Trotz aller Mühen in der schulischen Praxis: Es geht abwärts. Illustration: Shutterstock

Weltweit erreichen zwei Drittel der Jugendlichen keine grundlegenden Fähigkeiten, die in der Schule vermittelt werden sollen. Das geht hervor aus einer neuen Studie des ifo Instituts für Wirtschaftsforschung. „Das sind erschreckende Zahlen“, sagt Prof. Ludger Wößmann, Leiter des ifo Zentrums für Bildungsökonomik. In Deutschland beträgt der Anteil 23,8 Prozent, in Österreich 24,6 und in der Schweiz 21,9 Prozent, aber zum Beispiel in Estland nur 10,5 Prozent. Das verschenkte Potenzial hat ökonomische Folgen. „Alles in allem entgeht der Welt eine Wirtschaftsleistung über das verbleibende Jahrhundert von über 700 Billionen Dollar“, sagt ifo-Forscherin Sarah Gust.
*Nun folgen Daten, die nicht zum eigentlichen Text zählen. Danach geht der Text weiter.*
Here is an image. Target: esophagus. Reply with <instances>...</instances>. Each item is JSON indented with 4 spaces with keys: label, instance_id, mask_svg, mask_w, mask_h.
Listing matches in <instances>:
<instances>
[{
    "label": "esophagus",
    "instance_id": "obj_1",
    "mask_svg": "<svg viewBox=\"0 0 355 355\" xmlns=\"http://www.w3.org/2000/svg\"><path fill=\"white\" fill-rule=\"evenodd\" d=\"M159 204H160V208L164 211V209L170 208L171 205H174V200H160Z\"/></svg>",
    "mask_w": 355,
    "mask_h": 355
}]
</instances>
„Die Welt ist extrem weit davon entfernt, die Ziele für nachhaltige Entwicklung der Vereinten Nationen zu erreichen“

Die Spanne reicht von 24 Prozent in Nordamerika und der Europäischen Union bis 89 Prozent in Südasien und 94 Prozent im Afrika südlich der Sahara. In 101 Ländern beträgt der Anteil über 50 Prozent und in 36 Ländern sogar über 90 Prozent. China schneidet am besten ab – mit einem Anteil von zu schwachen Schülerinnen und Schülern von nur 6,5 Prozent, gefolgt von Macau (6,9 Prozent) und Singapur (8,1 Prozent). Auf Platz vier: mit Estland das beste europäische Land (10,5 Prozent), gefolgt von Hong Kong (11,0) und Japan (12,7). Lichtenstein mit 14,5 und Finnland mit 14,7 Prozent folgen.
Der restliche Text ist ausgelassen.